■ WHAT THIS EXERCISE ASKS:
[a] Translate this sentence from the 80-Bus News excerpt below into German: "So, as soon as a drive select line connected to one of these added gates goes low, the Ready line is also pulled low."
[b] Please pick up the 80-Bus News excerpt below after its final sentence and carry it on in the same voice.

■ PROVIDED TEXT:
....
80-Bus News

  

November–December 1983 · Volume 2 · Issue 6

Page 46 of 67

The suggestion made to Richard was to try adding diodes to do this, but the same effect can be acheived by using an open-collector AND gate (e.g. 74LS09), or even an open-collector buffer (e.g. 7417). The input(s) to the gate(s) are connected to the drive select lines that do not provide a ready line, and the output(s) are connected to the Ready line (see fig 3). So, as soon as a drive select line connected to one of these added gates goes low, the Ready line is also pulled low. N.B. The gate used must be an open-collector gate, otherwise it will interfere with the 8″ drive when it attempts to drive the ready line. In the approach suggested to Richard the diodes provide the required isolation, but as they are passive devices there may be problems with voltage drops across various components (as he discovered). The 74LS09 approach avoids this.

How to find your feet on a Nascom 2

A letter from Mr Mathison of West Germany has brought the N2 out again. He’s been chasing the feet of the little men in the N2 character generator, put, despite following the suggestions published recently, has had no success. – I’ll start by describing the action of the N2 video circuitry before running through the solutions. That way any of you who attempt the modifications should have some idea of what you’re up to. You will need a copy of the N2 circuit diagram if you want to follow the description below.
....
■ SOURCE MATERIAL:
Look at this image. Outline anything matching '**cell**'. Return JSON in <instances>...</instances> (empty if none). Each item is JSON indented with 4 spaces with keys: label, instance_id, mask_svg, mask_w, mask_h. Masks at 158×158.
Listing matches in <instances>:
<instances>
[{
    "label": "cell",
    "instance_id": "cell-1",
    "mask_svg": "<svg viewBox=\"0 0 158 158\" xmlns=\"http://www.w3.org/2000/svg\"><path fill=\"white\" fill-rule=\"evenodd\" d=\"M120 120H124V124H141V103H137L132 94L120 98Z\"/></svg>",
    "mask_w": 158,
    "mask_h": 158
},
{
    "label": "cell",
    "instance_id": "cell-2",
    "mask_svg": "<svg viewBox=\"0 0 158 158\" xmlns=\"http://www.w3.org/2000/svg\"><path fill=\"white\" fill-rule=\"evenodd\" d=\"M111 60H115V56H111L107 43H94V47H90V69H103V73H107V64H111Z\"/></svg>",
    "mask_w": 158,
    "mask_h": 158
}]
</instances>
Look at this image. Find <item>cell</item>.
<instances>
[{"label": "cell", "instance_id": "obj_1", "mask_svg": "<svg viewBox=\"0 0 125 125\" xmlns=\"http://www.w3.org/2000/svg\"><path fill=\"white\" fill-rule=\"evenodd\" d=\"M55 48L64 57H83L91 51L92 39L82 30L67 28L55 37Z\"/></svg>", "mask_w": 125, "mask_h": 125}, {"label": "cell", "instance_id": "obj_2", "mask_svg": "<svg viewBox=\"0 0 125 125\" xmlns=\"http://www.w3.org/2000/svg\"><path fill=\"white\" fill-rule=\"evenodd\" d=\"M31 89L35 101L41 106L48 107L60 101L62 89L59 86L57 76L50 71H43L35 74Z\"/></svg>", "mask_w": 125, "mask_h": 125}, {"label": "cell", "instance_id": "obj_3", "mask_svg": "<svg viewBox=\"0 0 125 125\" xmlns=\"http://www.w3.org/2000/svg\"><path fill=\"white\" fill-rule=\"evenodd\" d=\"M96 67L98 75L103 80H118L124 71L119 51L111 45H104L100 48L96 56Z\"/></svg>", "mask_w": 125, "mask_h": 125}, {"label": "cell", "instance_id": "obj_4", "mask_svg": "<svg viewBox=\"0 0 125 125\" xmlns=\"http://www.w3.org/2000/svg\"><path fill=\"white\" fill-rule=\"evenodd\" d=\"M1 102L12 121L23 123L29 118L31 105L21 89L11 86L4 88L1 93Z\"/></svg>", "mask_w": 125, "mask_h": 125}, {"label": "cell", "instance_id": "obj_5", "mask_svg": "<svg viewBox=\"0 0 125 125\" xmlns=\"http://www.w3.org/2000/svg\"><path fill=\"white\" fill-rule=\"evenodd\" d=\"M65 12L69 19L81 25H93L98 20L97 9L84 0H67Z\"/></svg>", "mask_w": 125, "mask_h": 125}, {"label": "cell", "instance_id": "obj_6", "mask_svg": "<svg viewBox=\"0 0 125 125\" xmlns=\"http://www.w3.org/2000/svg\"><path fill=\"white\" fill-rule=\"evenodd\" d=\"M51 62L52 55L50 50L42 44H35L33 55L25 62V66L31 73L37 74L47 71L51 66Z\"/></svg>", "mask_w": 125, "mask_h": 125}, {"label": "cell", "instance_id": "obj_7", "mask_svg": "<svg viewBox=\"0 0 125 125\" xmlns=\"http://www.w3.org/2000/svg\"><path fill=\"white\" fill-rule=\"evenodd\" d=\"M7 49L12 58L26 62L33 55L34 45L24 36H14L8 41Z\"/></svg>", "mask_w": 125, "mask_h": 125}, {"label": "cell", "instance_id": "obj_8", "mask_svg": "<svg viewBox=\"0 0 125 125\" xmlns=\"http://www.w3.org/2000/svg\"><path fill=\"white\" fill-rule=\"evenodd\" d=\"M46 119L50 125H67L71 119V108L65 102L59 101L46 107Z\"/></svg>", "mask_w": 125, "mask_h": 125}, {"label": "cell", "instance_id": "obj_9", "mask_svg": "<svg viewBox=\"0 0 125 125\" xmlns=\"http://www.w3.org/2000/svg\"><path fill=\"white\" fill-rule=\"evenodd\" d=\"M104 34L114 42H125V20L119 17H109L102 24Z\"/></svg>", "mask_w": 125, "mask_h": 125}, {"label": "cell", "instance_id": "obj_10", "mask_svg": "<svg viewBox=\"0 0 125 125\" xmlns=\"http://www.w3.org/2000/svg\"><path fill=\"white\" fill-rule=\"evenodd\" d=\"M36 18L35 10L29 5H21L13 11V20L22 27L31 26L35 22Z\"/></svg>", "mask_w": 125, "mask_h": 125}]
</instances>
....
■ ANSWERS PROVIDED:
[a] Sobald also eine Laufwerksauswahlleitung, die mit einem dieser zusätzlichen Gatter verbunden ist, auf Low geht, wird auch die Ready-Leitung auf Low gezogen.

[b]
How it works

A 1MHz character clock emerges from IC49/13 (IC43 pin 13). This is divided down in the six-bit counter formed by IC51/​IC52. The outputs of the six-bit counter form the address of a character within a display line, and address the video RAM via multiplexors IC62/​IC63. The address is also decoded by IC55/​IC60 to provide the blanking signal that frames the active 48 characters of the display, out of the total of the 64 characters that make up a line. (Remember that the Nascom video RAM has 16 unused characters between the end of one display line and the start of the next one). The output of IC52/13 triggers the monostable IC57 to provide the horizontal sync pulse, and also clocks the four-bit counter IC53, whose outputs form the ‘row address’ to the character generator. The character generator ROM address lines are also decoded by IC44c which, when the 625 line option is selected, resets the row address counter to zero everytime row 14 is reached. Thus only rows 0-13 of the character generator are displayed. Every time IC53/11 returns to 0, the five-bit counter formed by IC68/​IC13b is clocked. The outputs of IC68 address the video ram via multiplexor IC64 and form the ‘character line’ address. Finally the IC68/1C13b counter is decoded in the N2V PROM (IC59). There are two outputs from this PROM, D1 provides the vertical blanking signal, and the D0 output is used to trigger the vertical sync signal (from IC57) and preset the five-bit counter IC68/​IC13b to 11. (Check the hardwired inputs on IC68 to confirm this). The contents of the N2V PROM can be found in the Nascom 2 documentation, and from the listing you should be able to deduce the following, starting at the point where IC68/​IC13b is reset to 11…

CounterAction
11-14Display is blanked.
15-30Display is unblanked. Display lines go 15,0,1,2,3…13,14.
34Display is blanked again
0Display is blanked. (Counter wraps round to 0).
1Vertical sync triggered & counter immediately reset to 11.